Wal-Mart Stores Inc. opened its first Chicago supercenter in 2006 after tense consideration in City Council two years earlier. Proponents heralded the supercenter – located in working class Austin on the city’s West Side – as a promise of jobs and economic revitalization throughout neighborhoods that have seen better times.
This year the Chicago City Council will consider whether to approve construction of a second Wal-Mart supercenter in Chatham Market – a retired industrial site on the city’s West Side. Alderman Howard Brookins Jr. of Chicago’s twenty-first ward is the most vocal proponent of Wal-Mart’s expansion at City Hall, where the Council voted 25-21 to reject a similar proposal for construction of a South Side Wal-Mart in 2004 – the same year the company won approval to build on Chicago’s West Side.
But beyond City Hall, one of hip-hop’s brightest stars – and one of Chi-Town’s favorite sons – is speaking out in favor of the proposal to bring Wal-Mart to the Chatham:
Chicago is suffering right now – this is the murder capital of the country, this is a place where the unemployment rate is 15-20% for black and Latino people…It is my obligation, no matter how much money I have…to help that opportunity.

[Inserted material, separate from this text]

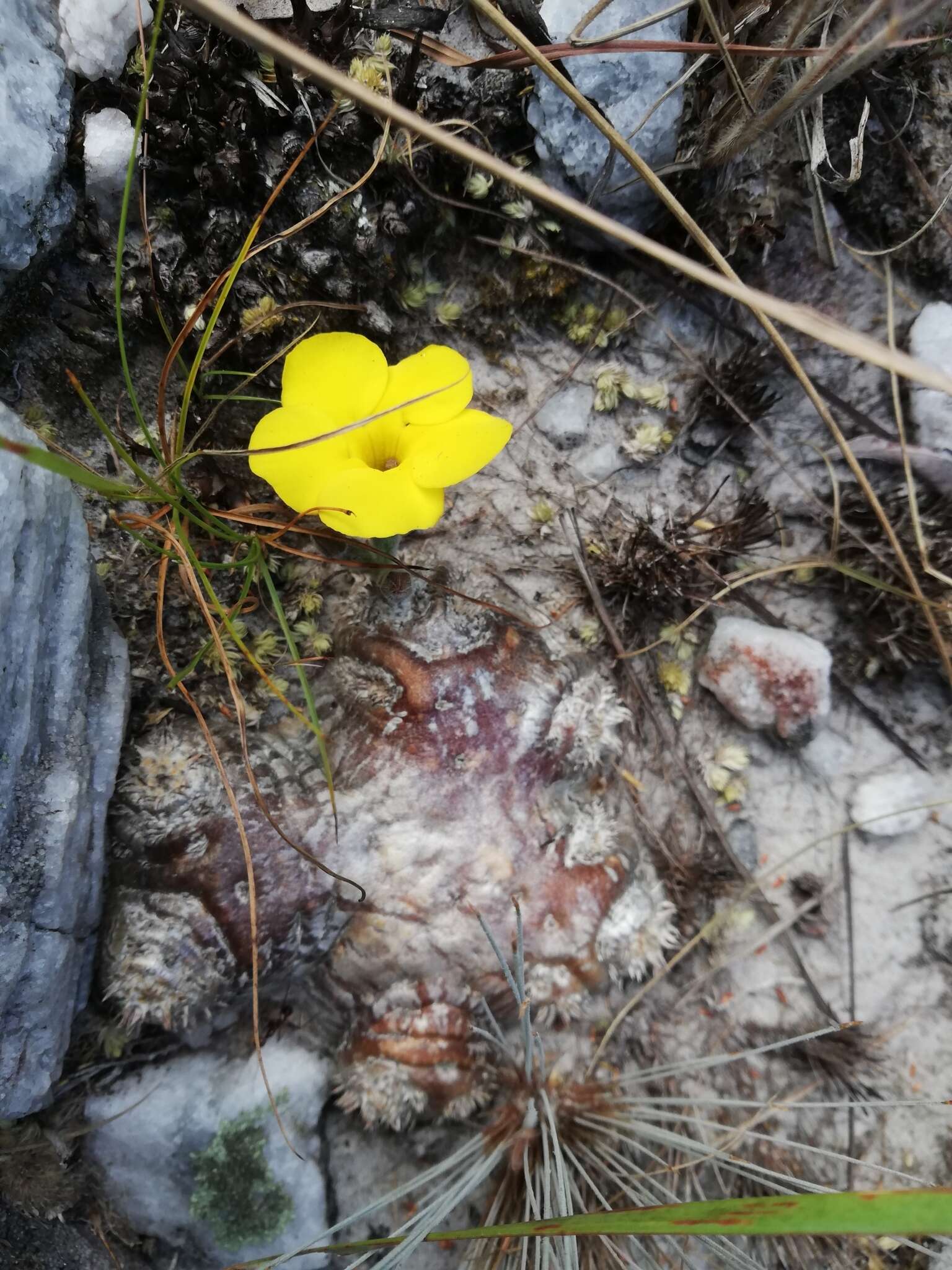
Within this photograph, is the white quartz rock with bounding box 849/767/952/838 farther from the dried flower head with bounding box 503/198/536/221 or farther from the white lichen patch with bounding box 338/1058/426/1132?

Rhymefest is largely known to hip-hop beyond Chicago due to his associations with Kanye West, music manager Mark Ronson, and the also-ascendent DC rapper Wale. But the artist has taken time away from recording his upcoming album — El Che — to represent his neighborhood in Chicago’s battle over Wal-Mart. “It’s a food desert,” Rhymefest noted in a recent interview with HipHopWired.com, “As an artist, an activist and a South Side resident, let me put it plainly – if you can’t come in and provide living wage jobs and fresh, affordable produce, then how can you say anyone else can’t?”

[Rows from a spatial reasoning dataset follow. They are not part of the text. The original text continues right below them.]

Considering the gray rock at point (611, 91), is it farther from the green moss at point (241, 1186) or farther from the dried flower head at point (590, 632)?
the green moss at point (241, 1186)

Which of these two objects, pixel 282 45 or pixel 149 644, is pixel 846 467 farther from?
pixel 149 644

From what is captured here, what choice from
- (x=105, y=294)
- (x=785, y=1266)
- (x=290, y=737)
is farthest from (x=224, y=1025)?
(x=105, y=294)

Wal-Mart’s critics in Chicago and across the country remind us, however, that Wal-Mart maintains its low prices largely at the expense of their workers. Watchdog groups like Wake-Up Wal-Mart and Wal-Mart Watch have long documented the company’s troubled worker relations and attempts at urban expansion. The battle over Wal-Mart in Chicago represents a deeper contention for the city’s legislators – how to bring jobs, grocery outlets and affordable prices to the city’s poorer neighborhoods without compromising wages and worker benefits.
In 2006 the City Council passed – and Mayor Richard Daley ultimately vetoed – a minimum wage ordinance that would have required “big box” retailers – “stores with at least 90,000 square feet operated by companies with a minimum of $1 billion in annual sales” – to pay their employees at least $10 per hour by 2010. Daley insisted that the measure “would drive jobs and businesses from [the] city, penalizing neighborhoods that need additional economic activity the most.” Wal-Mart’s supporters at City Hall are suggesting that the new South Side location would create between 300 to 500 jobs, and that the store would pay its employees nearly $12 an hour – in accordance with the nonetheless failed 2006 ordinance.
Meanwhile, Rhymefest and other South Side activists have escalated the debate, galvanizing protestors at a recent demonstration outside of City Hall in support of the Wal-Mart expansion. The rapper has since taken to local media interviews to further his case, and he has even recorded a freestyle and an online music video dedicated to his cause.
But Rhymefest has been increasingly quick to note that the working class of inner city Chicago deserve a living wage and adequate health care and retirement benefits – but that unprecedented unemployment in the midst of recession has cast desperation over neighborhoods like his own:
I’m not here for Wal-Mart; I’m here for jobs, period – I’m here for opportunity. If Wal-Mart is going to come in and give these [kids] some back-to-school material…if Wal-Mart does a community push…if Wal-Mart is going to give them an opportunity to work, should we not let them have that opportunity?
Illinois Governor Pat Quinn has weighed in with criticism of Wal-Mart, insisting, “The most important thing is that Wal-Mart has to follow the lead of Costco. Costco pays a living wage, a decent wage. They pay good benefits to their employees, and that’s what every employer should do.”
Where Rhymefest has suggested that – for poor and working class families in dire need of income – working for a meager wage and meager benefits is better than not working at all, Governor Quinn has warned that this sort of complacency encourages a “race to the bottom” in terms of what employers are willing to provide as livable wages and benefits. But here Rhymefest concedes that it is Wal-Mart’s responsibility to respect the neighborhoods they wish to serve. When pressed on the question of Wal-Mart’s generally substandard wages, benefits and employee protections, Rhymefest is certain that Wal-Mart “will only do as much as the community allows it to do. If the community doesn’t respond to Wal-Mart…they’re going to shut those doors.”
Here the Southside rapper and the Illinois Governor are in agreement – retail mega centers like Wal-Mart and Costco may prove essential to the vitality of areas like South Side Chicago, but only if they learn to operate with the best interests of their communities at heart, and in their stores.
[This piece was originally submitted on 5 August 2009 as part of an interview with Campus Progress.]